Au niveau national, la situation sanitaire est encore considérée comme relativement stable mais extrêmement fragile, et certaines "zones du territoire" méritent même "que l'on s'implique pleinement", selon les mots d'Olivier Véran.

"On est sur un plateau haut stagnant avec des particularités locales fortes", décrit encore le ministère de la Santé. À ce stade, "il y a une extrême vigilance mais pas de panique", tend à relativiser un autre conseiller.

Depuis quelques semaines, les chiffres des nouvelles contaminations font le yo-yo: ils ont d'abord augmenté, puis baissé avant de repartir à la hausse ces derniers jours. Si les autorités sanitaires sont inquiètes, c'est que la pression hospitalière reste particulièrement élevée à l'échelle nationale, et qu'elle tend même à légèrement augmenter. Auprès de BFMTV, une ministre ne cache pas que la menace des variants plane:

"Les chiffres ne sont vraiment pas bons. Mardi soir, ce sera assez décisif, on aura une nouvelle tendance. En fonction, on sera peut-être obligés de décider rapidement de mesures de restrictions supplémentaires."

25.831 patients atteints du Covid-19 étaient encore hospitalisés en France ce lundi soir, dont plus de 3400 en réanimation. Les prochains bilans, et en particulier celui de ce mardi soir, seront scrutés avec attention.
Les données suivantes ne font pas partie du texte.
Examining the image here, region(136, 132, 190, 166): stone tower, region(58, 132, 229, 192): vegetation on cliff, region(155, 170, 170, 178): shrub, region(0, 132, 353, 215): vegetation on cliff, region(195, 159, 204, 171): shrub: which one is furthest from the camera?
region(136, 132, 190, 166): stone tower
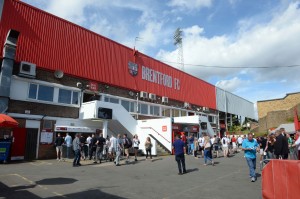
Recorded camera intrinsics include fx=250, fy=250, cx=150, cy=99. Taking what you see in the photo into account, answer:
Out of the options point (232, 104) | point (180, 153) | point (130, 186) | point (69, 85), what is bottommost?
point (130, 186)

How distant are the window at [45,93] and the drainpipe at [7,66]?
2379 millimetres

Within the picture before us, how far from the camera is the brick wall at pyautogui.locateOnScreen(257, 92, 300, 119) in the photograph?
52.8 metres

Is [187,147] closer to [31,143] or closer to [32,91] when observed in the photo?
[31,143]

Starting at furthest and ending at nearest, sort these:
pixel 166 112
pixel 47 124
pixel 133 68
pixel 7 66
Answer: pixel 166 112 < pixel 133 68 < pixel 47 124 < pixel 7 66

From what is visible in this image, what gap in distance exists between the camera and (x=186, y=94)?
112 feet

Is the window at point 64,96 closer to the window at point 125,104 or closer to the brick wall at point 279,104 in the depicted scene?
the window at point 125,104

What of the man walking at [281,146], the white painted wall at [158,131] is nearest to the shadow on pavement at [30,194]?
the man walking at [281,146]

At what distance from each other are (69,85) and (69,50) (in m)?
2.87

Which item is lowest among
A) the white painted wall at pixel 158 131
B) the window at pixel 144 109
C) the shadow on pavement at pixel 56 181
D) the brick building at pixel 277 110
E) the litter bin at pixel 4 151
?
the shadow on pavement at pixel 56 181

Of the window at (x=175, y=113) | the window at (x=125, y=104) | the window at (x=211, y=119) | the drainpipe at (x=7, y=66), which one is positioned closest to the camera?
the drainpipe at (x=7, y=66)

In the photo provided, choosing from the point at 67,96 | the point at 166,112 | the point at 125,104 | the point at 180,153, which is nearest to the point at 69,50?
the point at 67,96

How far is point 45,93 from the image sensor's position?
1841 cm

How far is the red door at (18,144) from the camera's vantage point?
15.5 metres

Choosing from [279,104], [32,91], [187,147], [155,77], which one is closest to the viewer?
[32,91]
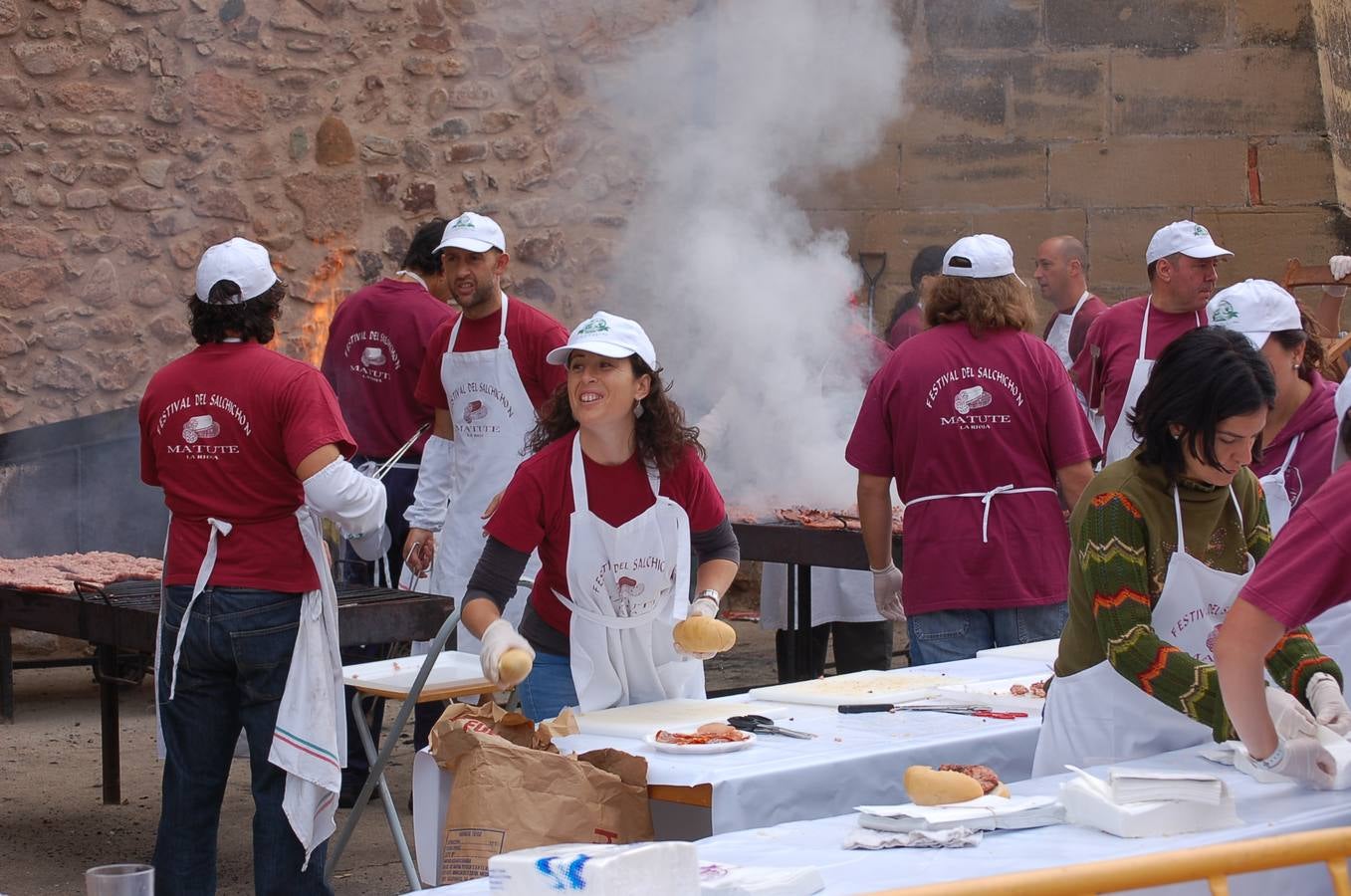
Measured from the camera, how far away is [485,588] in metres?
3.82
Même si "on ne peut pas décider de confiner tout le pays en se basant sur quatre jours de hausse des contaminations", nuance tout de même un conseiller.
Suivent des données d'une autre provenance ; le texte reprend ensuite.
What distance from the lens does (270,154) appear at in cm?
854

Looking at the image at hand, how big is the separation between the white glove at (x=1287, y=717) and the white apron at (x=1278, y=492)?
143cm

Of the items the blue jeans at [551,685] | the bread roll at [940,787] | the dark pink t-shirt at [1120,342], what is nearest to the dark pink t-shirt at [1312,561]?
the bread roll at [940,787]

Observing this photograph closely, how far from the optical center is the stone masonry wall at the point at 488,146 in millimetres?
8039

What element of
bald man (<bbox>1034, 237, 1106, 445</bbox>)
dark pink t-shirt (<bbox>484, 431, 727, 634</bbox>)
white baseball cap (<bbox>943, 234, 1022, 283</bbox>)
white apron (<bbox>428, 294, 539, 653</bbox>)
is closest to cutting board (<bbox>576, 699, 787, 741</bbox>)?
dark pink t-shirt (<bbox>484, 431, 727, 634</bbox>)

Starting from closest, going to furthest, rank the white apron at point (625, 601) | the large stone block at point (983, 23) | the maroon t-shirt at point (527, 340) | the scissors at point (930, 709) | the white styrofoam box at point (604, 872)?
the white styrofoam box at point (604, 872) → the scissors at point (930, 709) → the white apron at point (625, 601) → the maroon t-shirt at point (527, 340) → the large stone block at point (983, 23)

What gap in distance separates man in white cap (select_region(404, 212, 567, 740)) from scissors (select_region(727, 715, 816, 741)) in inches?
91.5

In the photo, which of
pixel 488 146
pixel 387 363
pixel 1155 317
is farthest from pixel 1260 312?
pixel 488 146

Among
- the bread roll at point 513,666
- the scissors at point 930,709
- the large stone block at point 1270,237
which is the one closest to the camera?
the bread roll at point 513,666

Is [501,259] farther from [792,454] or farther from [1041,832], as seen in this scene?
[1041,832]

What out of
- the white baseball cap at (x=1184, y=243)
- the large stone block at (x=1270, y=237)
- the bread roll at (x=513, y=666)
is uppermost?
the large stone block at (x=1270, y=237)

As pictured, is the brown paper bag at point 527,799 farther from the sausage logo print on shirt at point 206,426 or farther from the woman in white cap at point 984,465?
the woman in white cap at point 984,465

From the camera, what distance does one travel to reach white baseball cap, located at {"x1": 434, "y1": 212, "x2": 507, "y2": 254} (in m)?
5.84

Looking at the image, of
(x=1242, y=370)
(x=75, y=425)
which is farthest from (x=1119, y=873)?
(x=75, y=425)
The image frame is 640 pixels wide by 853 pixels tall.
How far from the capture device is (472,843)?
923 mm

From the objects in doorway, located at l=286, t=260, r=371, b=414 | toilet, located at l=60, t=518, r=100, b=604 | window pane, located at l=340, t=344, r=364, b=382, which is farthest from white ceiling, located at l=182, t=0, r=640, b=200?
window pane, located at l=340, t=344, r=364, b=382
Le défi "des particularités locales fortes"

Le gouvernement est aujourd'hui confronté à un défi de taille: des disparités régionales importantes. Outre les Alpes-Maritimes où un confinement local inédit a dû être mis en place, la situation s'aggrave tout particulièrement dans le Nord de la France, et notamment à Dunkerque où le taux d'incidence s'établissait lundi à 901 cas pour 100.000 habitants. Face à cette situation alarmante, le maire a d'ailleurs réclamé à rencontrer Jean Castex de toute urgence.

La situation est tout aussi préoccupante dans le Grand Est, et notamment en Moselle où les variants sud-africain et brésilien représentaient la semaine dernière un tiers des personnes contaminées. Plusieurs élus avaient alors réclamé la fermeture des établissements scolaires.

Enfin, dans une moindre mesure, les autorités sanitaires surveillent de très près la situation en Île-de-France, où le taux d'incidence s'élevait à 258 cas pour 100.000 habitants la semaine passée dans le département de Paris, contre 191.2 à l'échelle nationale. À 66%, le taux d'occupation des lits en réanimation a désormais dépassé le seuil d'alerte fixé à 60%. Après un certain relâchement des Parisiens constaté ce week-end en raison des températures clémentes, la préfecture de police a décidé d'interdire la consommation d'alcool dans certaines rues de la capitale.

"Certains hôpitaux commencent à saturer"

Dans ces territoires sensibles en particulier, le nombre de patients en réanimation préoccupe l'exécutif, comme l'a confié un conseiller gouvernemental à BFMTV. Ce dernier note que "certains hôpitaux commencent à saturer". Et s'il est encore trop tôt pour durcir les mesures au niveau national selon Emmanuel Macron, les autorités suivent de près l'évolution des chiffres dans ces territoires: en l'occurrence le taux d'incidence, le taux de positivité des tests, la saturation des réanimations et la densité de population.

En fin de semaine dernière, devant les parlementaires, Emmanuel Macron avait fixé une clause de revoyure à "8 à 10 jours". À ce stade, ce calendrier tient toujours et un nouveau Conseil de défense est prévu mercredi matin avant le Conseil des ministres. En fonction du bilan sanitaire de Santé Publique France, de nouvelles mesures pourraient alors être envisagées au sommet de l'État.